- _TASK DESCRIPTION_: Copy the records word for word, from the start through the line that contains "800, 322) →", and leave the pictures out.

- _STORED ROWS_:
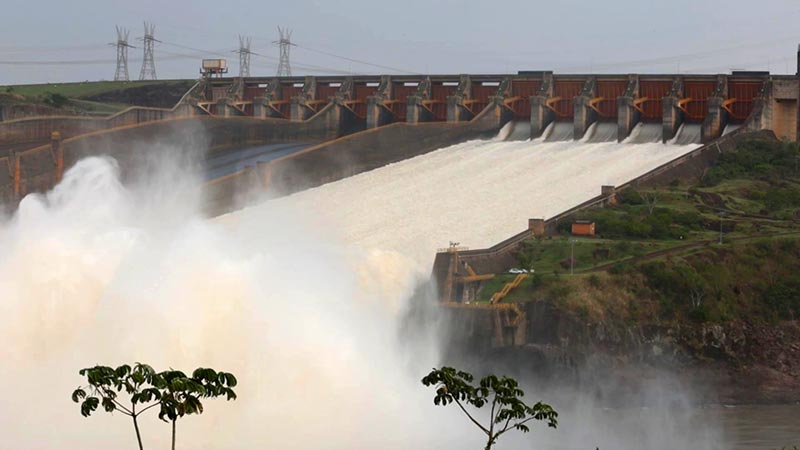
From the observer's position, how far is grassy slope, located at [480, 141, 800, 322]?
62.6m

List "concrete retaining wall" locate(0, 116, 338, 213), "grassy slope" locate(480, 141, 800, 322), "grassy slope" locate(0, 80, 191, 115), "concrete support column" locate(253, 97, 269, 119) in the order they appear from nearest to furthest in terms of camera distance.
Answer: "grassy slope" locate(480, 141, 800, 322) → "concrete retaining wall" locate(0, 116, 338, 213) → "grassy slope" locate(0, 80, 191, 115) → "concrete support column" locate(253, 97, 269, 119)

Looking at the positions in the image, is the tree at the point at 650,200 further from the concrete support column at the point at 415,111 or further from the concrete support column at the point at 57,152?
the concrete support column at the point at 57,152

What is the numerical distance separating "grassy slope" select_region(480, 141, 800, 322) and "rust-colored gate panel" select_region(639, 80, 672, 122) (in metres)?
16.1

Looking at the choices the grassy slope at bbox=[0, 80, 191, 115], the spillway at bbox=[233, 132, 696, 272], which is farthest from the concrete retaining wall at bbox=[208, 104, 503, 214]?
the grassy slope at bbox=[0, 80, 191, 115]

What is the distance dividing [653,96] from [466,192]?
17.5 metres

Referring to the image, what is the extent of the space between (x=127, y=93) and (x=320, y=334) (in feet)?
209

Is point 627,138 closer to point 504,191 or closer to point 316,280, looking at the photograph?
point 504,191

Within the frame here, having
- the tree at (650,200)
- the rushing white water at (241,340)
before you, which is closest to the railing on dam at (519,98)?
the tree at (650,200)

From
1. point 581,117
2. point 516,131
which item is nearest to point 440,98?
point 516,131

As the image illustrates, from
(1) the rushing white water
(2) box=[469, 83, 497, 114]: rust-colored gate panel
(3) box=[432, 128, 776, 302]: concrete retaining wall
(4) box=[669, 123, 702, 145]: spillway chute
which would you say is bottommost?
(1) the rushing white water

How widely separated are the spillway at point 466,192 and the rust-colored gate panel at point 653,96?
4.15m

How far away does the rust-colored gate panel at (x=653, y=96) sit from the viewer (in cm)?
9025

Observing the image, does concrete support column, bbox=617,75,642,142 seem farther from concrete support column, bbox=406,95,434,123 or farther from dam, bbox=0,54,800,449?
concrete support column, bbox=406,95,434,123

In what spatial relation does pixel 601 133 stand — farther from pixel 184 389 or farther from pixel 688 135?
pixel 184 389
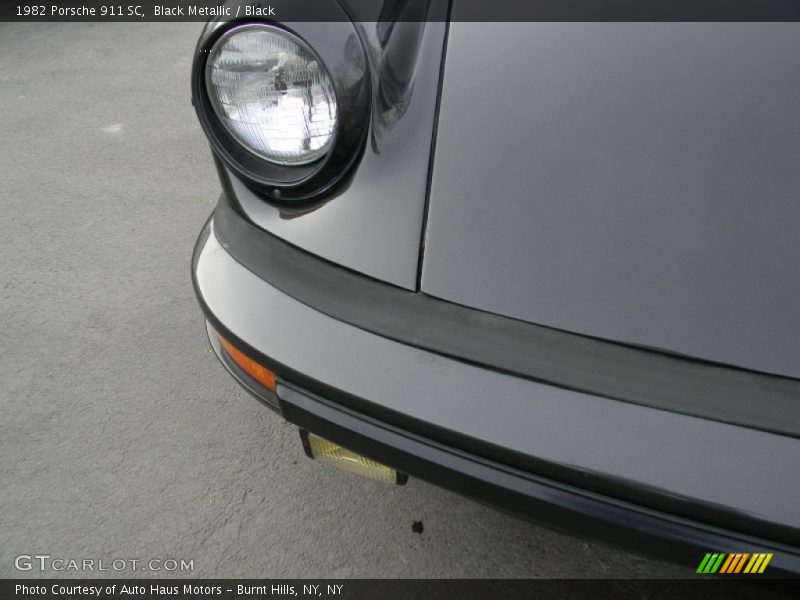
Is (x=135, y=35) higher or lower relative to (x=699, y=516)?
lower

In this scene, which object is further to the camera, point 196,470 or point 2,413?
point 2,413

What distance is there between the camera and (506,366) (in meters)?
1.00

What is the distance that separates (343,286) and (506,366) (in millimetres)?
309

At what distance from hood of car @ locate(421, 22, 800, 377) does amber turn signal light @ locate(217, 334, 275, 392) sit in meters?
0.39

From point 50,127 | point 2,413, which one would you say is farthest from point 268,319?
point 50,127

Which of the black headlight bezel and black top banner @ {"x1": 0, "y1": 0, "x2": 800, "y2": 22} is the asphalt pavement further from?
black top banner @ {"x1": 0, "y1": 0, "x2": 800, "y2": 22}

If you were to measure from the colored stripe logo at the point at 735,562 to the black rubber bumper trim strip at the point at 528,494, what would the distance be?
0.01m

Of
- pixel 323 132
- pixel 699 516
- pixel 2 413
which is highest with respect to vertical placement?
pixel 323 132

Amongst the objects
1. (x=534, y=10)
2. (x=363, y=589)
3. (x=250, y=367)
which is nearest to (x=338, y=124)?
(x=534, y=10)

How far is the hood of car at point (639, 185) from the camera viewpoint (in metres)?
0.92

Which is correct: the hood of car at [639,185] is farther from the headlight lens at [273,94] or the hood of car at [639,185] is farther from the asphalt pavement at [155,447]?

- _THE RESULT_:
From the observer's position, how far is grassy slope, located at [480, 141, 800, 322]?
62.6m

List "concrete retaining wall" locate(0, 116, 338, 213), "grassy slope" locate(480, 141, 800, 322), "grassy slope" locate(0, 80, 191, 115), "concrete support column" locate(253, 97, 269, 119) in the order they appear from nearest to furthest in terms of camera distance.
Answer: "grassy slope" locate(480, 141, 800, 322) → "concrete retaining wall" locate(0, 116, 338, 213) → "grassy slope" locate(0, 80, 191, 115) → "concrete support column" locate(253, 97, 269, 119)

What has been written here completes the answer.